Georgian ombudswoman: ECHR ruling in Russia-Georgia war case likely to have impact on ICC war investigation

  • Georgian Public Defender Nino Lomjaria (L) has stated that the ECHR judgement in the Russia-Georgia 2008 war case is of ‘great legal importance’ for Georgia. Photo: Public Defender’s press office., 26 Jan 2021 - 17:53, Tbilisi,Georgia

Georgian Public Defender Nino Lomjaria has stated that the recent judgement of the European Court of Human Rights (ECHR) in the Russia-Georgia 2008 war case ‘is of great legal and historic importance for Georgia,’ and that the judgement is likely to have an impact of the International Criminal Court’s (ICC) investigation of the war. 

Since 2016 the Office of the Prosecutor of ICC has been investigating the alleged war crimes and crimes against humanity committed during the August 2008 war. We believe that the judgment of the ECHR will have an impact on this process, especially on the part referring to the ​​torture of Georgian prisoners of war. The European Court unanimously ruled that there had been torture of Georgian prisoners of war and found Russia responsible for this,” Lomjaria stated. 

Lomjaria said that ECHR confirmed that Russia had exercised ‘effective control’ over the Georgian occupied territories of Abkhazia and Tskhinvali (South Ossetia) and the buffer zone from 12 August to 10 October 2008. 

Since then Russia's strong presence on the occupied territories confirms that Russia continues to have ‘effective control’ over these territories. ECHR said that Russia has a legal obligation to ensure the safe return of internally displaced persons to their homes,” Lomjaria stated. 

ECHR released its judgement on the Russia-Georgia 2008 war case on January 21,2021. 

The ECHR held that there had been violations of: 

  •  Article 2 (right to life), Article 3 (prohibition of torture) and Article 8 (right to respect for private and family life) of the European Convenstion on Human Rights and Article 1 (protection of property) of protocol No. 1 to the convention.
  • Article 3 as regards the conditions of detention of some 160 Georgian civilians in the basement of the de facto ‘Ministry of Internal Affairs of South Ossetia’ between approximately 10 and 27 August 2008. The court said assessed the conditions inhuman.
  • Article 5 (right to liberty and security) as regards the arbitrary detention of Georgian civilians in August 2008.
  • Article 3 (prohibition of torture) as regards the acts of torture of which the Georgian prisoners of war had been victims.
  • Article 2 of Protocol No. 4 (freedom of movement) as regards the inability of Georgian nationals to return to their homes in South Ossetia and Abkhazia. 
  • And that there had been systematic burning and looting of homes in Georgian villages after the cessation of hostilities, inhuman and degrading treatment of Georgian citizens, and violation of their right to life due to their ethnicity.

ECHR said that Russia is controlling Georgian occupied regions and is responsible for human rights violations there.

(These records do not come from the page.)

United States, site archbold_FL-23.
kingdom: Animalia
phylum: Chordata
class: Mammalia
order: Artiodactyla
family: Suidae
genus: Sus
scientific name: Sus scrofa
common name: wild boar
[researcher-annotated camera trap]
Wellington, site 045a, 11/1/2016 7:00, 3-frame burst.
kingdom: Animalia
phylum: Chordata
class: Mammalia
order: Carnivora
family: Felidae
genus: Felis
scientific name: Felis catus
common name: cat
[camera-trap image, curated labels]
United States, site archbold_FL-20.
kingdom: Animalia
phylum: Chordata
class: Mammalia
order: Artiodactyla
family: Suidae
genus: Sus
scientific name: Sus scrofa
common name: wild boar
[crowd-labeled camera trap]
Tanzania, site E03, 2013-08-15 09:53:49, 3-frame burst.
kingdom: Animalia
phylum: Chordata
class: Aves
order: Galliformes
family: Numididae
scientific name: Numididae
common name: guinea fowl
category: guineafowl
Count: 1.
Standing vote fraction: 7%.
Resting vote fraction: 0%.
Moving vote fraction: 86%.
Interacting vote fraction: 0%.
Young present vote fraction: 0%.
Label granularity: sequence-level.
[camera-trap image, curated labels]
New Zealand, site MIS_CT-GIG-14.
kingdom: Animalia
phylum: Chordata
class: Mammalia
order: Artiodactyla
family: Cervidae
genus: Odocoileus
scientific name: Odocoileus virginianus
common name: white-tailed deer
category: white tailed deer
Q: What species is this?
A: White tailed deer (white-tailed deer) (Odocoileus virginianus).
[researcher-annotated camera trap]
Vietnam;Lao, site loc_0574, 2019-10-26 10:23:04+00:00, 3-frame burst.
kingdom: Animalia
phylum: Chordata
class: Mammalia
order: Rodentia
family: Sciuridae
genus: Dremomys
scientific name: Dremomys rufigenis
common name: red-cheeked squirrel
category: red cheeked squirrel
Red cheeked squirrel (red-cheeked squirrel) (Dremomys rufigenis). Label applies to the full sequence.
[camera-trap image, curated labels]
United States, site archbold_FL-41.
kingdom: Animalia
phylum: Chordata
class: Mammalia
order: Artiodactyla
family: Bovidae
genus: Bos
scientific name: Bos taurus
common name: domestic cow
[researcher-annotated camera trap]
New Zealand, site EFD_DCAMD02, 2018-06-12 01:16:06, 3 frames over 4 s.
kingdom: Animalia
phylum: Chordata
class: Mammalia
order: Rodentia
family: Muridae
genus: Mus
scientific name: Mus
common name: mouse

Photo: Nino Alavidze/ 

The Grand Chamber of the ECHR unanimously held that Russia had a procedural obligation under Article 2 of the convention to carry out an adequate and effective investigation not only into the murder of Georgians citizens which had occurred after the cessation of hostilities (following the ceasefire agreement of 12 August 2008) but also into the events which had occurred during the active phase of hostilities (8 to 12 August 2008); however, Russia had not carried out such an investigation.

The Grand Chamber noted in its ruling that during the active phases of hostilities (8-12 August), Russia tried to take control over the Georgian territory through aviation and artillery bombing. However, the active fighting between enemy military forces seeking to establish control over an area in a context of chaos meant that there was no ‘effective control’ over that area. 

At the same time, the court concluded that the events occurring during the active phase of hostilities (8 to 12 August 2008) had not fallen within the jurisdiction of Russia, as they had to be assessed not on the basis of the European Convention but on the basis of the norms of international humanitarian law.

The court concluded that the events occurring after the cessation of hostilities (following the ceasefire of 12 August 2008) had fallen within the jurisdiction of Russia and held Russia responsible for the violations committed in the mentioned period.